На бланке для заказа инструментов он написал мне приглашение посетить его, и я приехал в смешное маленькое временное бунгало на линии. Дина Шад повсюду посадила горох, а природа рассеяла всевозможные травы около дома. Мельваней не изменился, изменилась только его одежда, это было ужасно, но непоправимо. Он стоял на своей платформе, говорил с кули, по-прежнему высоко подняв плечи; его крупный толстый подбородок был, тоже по-прежнему, чисто выбрит.
— Теперь я штатский, — обратился ко мне Мельваней. — Разве можно сказать, что я когда-нибудь был военным человеком? Не отвечайте, сэр, вы колеблетесь между комплиментом и ложью. С тех пор как у Дины Шад есть собственный дом, на неё нет управы. Войдите в комнаты и, напившись чаю из фарфоровой посуды в гостиной, вернитесь сюда; мы, как христиане, выпьем здесь под деревом. Прочь вы, негры! Сахиб приехал ко мне в гости, и он никогда не сделает этого для вас. Убирайтесь же, копайте землю, да живее, и работайте до заката.
Когда мы втроём удобно разместились под большим деревом против бунгало и первый шквал вопросов и ответов о рядовых Орзирисе и Леройде, о старых временах и местах замер, Мельваней задумчиво сказал:
— Приятно думать, что для меня завтра нет парада, нет капрала с набитой тестом головой, который всегда готов дать тебе тумака. А между тем не знаю… Тяжеловато быть тем, чем никогда не был и не собирался быть, и знать, что старые дни для тебя миновали. Ох, я покрываюсь ржавчиной. Право, мне кажется, Богу неугодно, чтобы человек служил королеве только короткое время.
Он налил себе новый стакан и яростно вздохнул.
— Отпустите себе бороду, Мельваней, — сказал я, — тогда подобные мысли не будут смущать вас.
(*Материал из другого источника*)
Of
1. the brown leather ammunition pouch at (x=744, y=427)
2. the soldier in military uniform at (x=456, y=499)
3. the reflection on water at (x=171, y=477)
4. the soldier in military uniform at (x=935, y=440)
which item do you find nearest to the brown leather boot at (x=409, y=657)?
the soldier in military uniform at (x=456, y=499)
Вы станете настоящим штатским.
Ещё в гостиной Дина Шад сказала мне о своём желании уговорить Мельванея отпустить бороду.
— Это так по-штатски, — заметила бедная Дина, которой было противно, что её муж вечно вздыхает о прежней жизни.
— Дина Шад, ты позор для честного, чисто выбритого человека! — не отвечая мне, сказал Мельваней. — Отрасти бороду на своём собственном подбородке, дорогая, и оставь в покое мои бритвы. Только они одни спасают меня от падения. Если я не буду бриться, меня станет вечно мучить оскорбительная жажда, потому что в мире нет ничего, что так сушило бы горло как большая козлиная борода, которая болтается под подбородком. Ведь ты же не хочешь видеть меня «всегда» пьяным, Дина Шад? Между тем от одних твоих слов моё нутро сохнет. Дай-ка мне посмотреть на виски.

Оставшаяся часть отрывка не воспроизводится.